Thursday, November 15, 2007

Prayin' for Rain

Georgia Governor and stalwart global warming skeptic, Sonny Perdue, is looking to the Lord to free his state from the extreme drought currently afflicting it and much of the Southeast. "We have come together, very simply, for one reason and one reason only: To very reverently and respectfully pray up a storm," he said at a recent rally in which the faithful beseeched the Almighty to, for God's sake, let it rain.
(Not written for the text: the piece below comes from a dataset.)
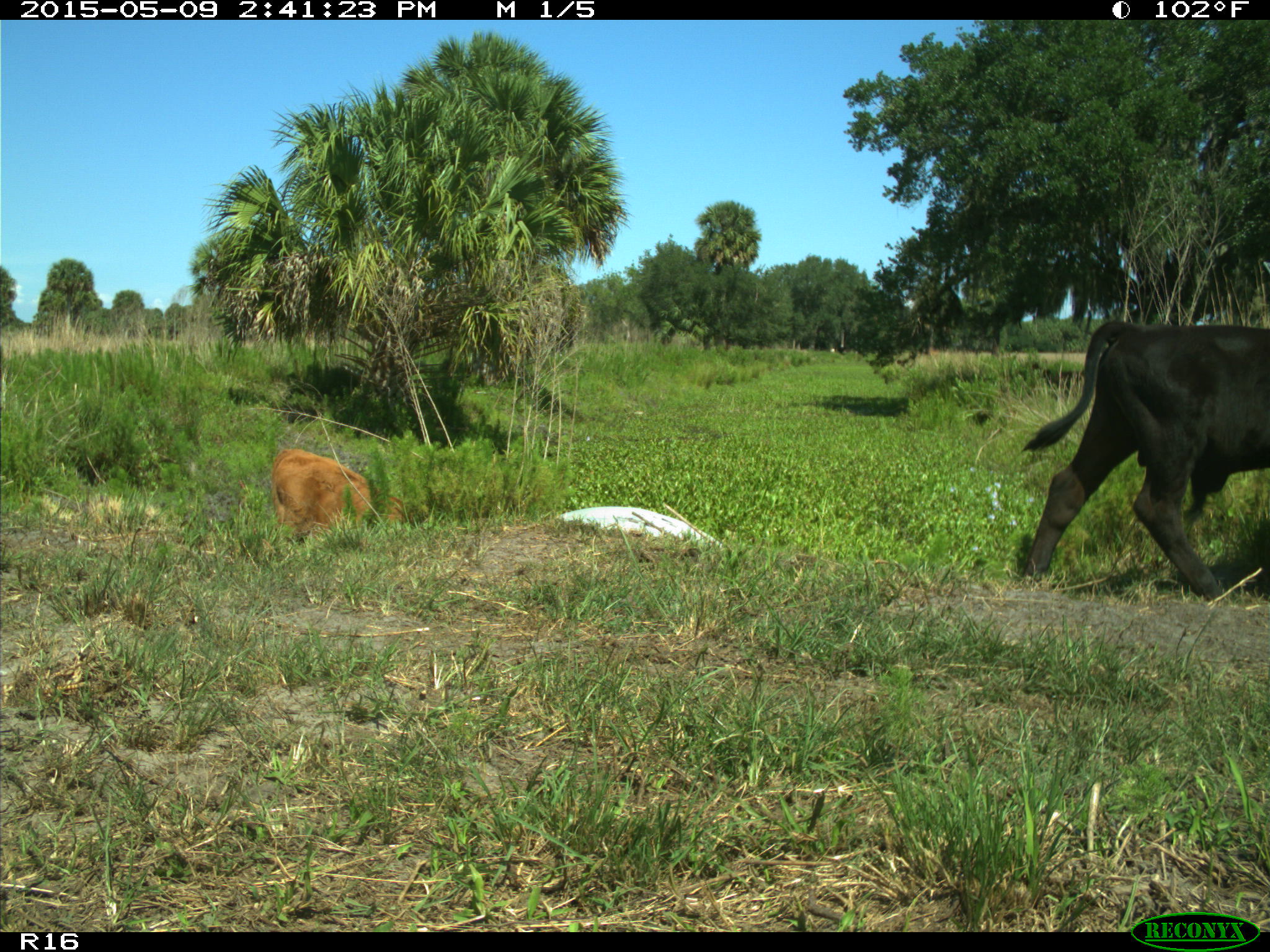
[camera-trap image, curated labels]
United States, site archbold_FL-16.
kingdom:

This report in The Independent ("The big thirst: The great American water crisis") looks at the environmental record of the region's leadership, highlighting its monetary ties to the coal-fired behemoth, Southern Company (according to a report in today's Washington Post, "a single Southern Co. plant in Juliette, Ga., emits more [carbon dioxide] annually than Brazil's entire power sector,") its lack of initiative when it comes to conservation measures, and its recalcitrance on the issue of global warming. As the report notes, "Georgia's state assembly recently organised a climate change summit in which three of the four experts invited were global-warming sceptics." The Georgia Sierra Club's Patty Durand tells the paper:
It's very backward here. ...It also has to do with money as almost all the politicians here are funded by big polluting industry. There is little awareness of the environmental impact of industry. In spite of the drought, Georgia now wants to build a new coal-powered plant that will suck away another 25 million extra gallons of water and pour ever more carbon into the atmosphere. They just don't get it.
The situation is especially dire in the mountain village of Orme near Chattanooga, where the water is shut off for 21 hours a day. Says one resident of the normally lush locale: "This drought has turned us into hillbillies."